Originally Posted by campnqueen
Thoughts? Comments? Warnings?
Paula and Ken,
Remember that a GFCI outlet compares the return current on the neutral (white) wire to the supplied current on the hot (black) wire in order to determine if you have a high resistance short (you in the circuit) or a high resistance loss (loose wire) that could cause a fire due to heat burning up the wires. For comparison, a Circuit breaker protects you from LOW resistance current loss (dead short or high current draw).
The GFCI outlet by Code is the first outlet that requires protection (like by a sink) and by it's nature ALL outlets downstream from the GFCI also receive that protection. Replacing a GFCI outlet with a NON-GFCI outlet is not only a violation of the electrical code; it is down right unsafe.

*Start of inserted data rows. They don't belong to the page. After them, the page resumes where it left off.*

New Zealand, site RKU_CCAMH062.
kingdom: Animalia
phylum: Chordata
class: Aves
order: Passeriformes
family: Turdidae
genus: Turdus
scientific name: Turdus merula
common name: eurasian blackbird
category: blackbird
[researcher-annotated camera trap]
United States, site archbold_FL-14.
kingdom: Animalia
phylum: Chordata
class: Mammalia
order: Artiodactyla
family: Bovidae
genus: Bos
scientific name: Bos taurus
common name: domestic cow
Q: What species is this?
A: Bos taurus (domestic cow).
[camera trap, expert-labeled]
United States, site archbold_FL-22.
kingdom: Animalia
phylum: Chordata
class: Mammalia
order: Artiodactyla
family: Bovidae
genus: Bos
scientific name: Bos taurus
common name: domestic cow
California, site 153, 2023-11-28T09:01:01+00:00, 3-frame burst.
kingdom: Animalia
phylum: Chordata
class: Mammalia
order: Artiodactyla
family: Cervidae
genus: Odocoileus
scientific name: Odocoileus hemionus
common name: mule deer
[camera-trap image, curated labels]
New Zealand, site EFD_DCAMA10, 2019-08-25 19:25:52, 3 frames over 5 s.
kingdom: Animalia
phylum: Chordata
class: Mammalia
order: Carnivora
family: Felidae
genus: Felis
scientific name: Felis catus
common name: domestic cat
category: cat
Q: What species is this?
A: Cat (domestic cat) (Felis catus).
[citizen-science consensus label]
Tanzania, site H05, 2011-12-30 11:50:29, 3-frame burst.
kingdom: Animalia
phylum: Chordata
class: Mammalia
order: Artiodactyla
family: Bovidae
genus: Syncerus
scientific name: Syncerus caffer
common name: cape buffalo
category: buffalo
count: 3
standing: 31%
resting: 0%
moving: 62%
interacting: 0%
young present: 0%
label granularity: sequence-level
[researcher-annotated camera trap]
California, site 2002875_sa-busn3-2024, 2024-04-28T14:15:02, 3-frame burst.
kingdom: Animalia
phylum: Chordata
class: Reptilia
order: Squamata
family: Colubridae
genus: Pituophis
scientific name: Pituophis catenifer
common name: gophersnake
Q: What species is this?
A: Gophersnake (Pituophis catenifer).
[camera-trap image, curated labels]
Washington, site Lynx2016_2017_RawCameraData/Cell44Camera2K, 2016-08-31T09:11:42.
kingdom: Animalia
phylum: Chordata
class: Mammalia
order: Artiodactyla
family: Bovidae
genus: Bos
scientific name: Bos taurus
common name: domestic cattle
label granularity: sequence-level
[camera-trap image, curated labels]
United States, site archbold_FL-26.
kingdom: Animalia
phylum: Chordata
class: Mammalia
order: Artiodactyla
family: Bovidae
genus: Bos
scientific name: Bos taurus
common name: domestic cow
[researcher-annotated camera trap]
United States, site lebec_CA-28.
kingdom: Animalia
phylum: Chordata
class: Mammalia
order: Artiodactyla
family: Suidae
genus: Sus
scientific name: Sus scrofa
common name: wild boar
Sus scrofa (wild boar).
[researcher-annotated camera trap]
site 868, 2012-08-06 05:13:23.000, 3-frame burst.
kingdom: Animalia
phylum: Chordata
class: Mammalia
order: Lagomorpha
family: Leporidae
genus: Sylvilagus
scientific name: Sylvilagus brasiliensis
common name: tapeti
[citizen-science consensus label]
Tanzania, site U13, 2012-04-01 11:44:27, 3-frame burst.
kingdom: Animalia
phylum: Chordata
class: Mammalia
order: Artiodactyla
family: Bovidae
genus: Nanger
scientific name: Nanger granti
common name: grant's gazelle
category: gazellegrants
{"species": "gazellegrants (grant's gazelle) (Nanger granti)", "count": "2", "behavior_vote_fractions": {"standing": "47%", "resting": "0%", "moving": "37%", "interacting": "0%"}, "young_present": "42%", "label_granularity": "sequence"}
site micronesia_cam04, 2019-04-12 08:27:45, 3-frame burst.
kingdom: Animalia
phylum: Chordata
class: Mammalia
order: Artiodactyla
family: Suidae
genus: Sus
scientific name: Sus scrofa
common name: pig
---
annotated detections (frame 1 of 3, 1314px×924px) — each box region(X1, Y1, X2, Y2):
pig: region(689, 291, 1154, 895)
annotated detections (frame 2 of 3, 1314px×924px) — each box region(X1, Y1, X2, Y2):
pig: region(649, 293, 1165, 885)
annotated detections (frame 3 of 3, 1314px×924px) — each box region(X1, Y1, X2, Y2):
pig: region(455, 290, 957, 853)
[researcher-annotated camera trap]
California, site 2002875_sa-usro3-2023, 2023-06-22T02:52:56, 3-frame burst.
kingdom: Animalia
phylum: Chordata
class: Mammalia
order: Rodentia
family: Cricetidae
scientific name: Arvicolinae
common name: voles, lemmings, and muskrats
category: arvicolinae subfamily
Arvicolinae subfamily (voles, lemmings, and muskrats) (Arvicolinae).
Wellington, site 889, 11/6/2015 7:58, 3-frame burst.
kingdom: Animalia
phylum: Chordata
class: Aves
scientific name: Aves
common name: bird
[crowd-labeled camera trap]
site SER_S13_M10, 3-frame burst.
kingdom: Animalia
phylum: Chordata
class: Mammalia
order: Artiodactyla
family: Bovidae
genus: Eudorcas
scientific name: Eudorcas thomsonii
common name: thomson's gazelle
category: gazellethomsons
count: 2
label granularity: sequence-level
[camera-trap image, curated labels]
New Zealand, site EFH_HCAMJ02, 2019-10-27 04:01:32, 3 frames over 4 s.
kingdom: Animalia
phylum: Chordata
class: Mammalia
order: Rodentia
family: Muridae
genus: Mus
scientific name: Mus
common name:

As to why a GFCI will trip under load has to do with that comparison we were talking about. If there is a high resistance connection at that outlet or any outlet downstream, the GFCI will trip off line.
So, with the circuit's power breaker turned off, check:
1) all connections behind the wall plate for looseness and corrosion. This is harder to do than you might think since they are "push in" connections and you might have a bad one. Wiggle each wire and see if it moves in the hole. If it does it needs to be replaced. (If this is the GFCI, it must be replaced with a GFCI)
2) If all is tight and bright, make sure you found them all. If there are two shielded cables going into the outlet box, there is another outlet somewhere down the line. Keep looking till you find it. I had no idea I had two GFCI protected outlets on either side of the master bedroom bed because they were covered by the mattress.
3) You can not plug a GFCI protected circuit into a GFCI protected source (like some generators) because they do not play well together.